In summary, defending Canada against the threat of terrorism could require improving the extent to which Canada is a force upholding international rights and a rule of law in the world. That extends to improved fairness and rights for refugees and non-citizens when Canada is exercising its control over who is allowed to enter its territory and to remain. Scrapping or fixing rights restricting measures like interdiction of refugees overseas and the Safe Third Country agreements with the US, could improve Canada’s situation and the world.



[1] Critics claiming deficiencies in immigration areas have come largely from: (a) self serving conservative think tanks; (b) audit agencies confined to examining the stated policy intention versus the actual result; (c) excerpted sections of more general reports; or (d) sources lacking insights into immigration practices know to non-governmental refugee serving agencies.
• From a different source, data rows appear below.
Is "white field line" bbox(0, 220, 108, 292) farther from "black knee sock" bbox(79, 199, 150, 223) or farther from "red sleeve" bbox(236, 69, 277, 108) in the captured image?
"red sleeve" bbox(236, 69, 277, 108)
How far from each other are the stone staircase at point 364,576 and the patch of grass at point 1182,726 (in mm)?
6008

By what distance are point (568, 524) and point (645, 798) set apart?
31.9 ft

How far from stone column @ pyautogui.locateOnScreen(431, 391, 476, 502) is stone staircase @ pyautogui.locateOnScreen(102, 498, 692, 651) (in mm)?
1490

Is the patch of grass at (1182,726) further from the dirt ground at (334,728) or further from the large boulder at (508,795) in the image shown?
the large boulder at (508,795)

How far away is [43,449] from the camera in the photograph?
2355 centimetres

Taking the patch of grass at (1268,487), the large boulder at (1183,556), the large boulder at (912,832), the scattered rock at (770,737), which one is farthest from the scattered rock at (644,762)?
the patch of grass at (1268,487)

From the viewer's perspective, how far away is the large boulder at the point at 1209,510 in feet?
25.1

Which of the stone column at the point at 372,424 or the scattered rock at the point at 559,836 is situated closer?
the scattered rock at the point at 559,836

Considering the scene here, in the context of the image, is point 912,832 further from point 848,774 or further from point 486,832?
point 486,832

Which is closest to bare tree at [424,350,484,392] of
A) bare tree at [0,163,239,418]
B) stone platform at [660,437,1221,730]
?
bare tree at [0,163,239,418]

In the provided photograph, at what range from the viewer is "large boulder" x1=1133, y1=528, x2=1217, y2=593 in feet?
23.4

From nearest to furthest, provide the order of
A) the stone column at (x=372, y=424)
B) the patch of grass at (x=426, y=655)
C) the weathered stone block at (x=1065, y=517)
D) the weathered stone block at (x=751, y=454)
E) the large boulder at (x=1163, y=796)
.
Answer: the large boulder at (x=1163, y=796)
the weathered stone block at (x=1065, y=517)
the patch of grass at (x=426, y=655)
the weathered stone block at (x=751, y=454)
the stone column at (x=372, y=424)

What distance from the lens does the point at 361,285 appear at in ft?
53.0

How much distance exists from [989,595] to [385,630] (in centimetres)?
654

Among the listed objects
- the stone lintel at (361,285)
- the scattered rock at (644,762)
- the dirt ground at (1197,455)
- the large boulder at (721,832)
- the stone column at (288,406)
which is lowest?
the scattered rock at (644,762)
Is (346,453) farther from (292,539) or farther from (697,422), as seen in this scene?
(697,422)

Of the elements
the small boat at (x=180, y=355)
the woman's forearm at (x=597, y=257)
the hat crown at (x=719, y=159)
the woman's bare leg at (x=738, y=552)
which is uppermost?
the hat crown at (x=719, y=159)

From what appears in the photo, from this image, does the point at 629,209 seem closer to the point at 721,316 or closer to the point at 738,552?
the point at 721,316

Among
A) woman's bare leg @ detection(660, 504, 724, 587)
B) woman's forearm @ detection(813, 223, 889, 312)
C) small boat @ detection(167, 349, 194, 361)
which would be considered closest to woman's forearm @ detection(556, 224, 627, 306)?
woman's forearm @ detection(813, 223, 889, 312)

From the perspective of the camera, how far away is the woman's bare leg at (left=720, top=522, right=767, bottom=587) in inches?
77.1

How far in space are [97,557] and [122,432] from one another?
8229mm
For example, sources used by the Frazer Institute paper included the Canadian Security Guide Book released in 2005 by the Standing Senate Committee on National Security and Defence as well as reports by the Auditor General of Canada (Auditor General, 2004a, chapter 3; Auditor General, 2005, chapter 2;  a presentation on foreign terrorist groups in Canada prior to September 11, 2001 (9/11) by the head of the Canadian Security Intelligence Service (CSIS), to a special committee of the Senate in June 1998.  

[2] The principle obligation affecting expulsion stems from non-refoulement  in customary international law and in the 1951 Convention Relating to the Status of Refugees. This requires that a refugee may not be returned to the borders of a state where his or her life or freedom would be threatened. A related but distinct obligation not to return any individual to a state where there is a serious probability of torture comes from the 1980 Convention against Torture. There are additional constraints on entry and expulsion stemming from the (International) Covenant on Civil and Political Rights, the Convention on the Rights of the Child and the human rights obligations of the American Declaration of Rights and Duties of Man which apply to members of the OAS.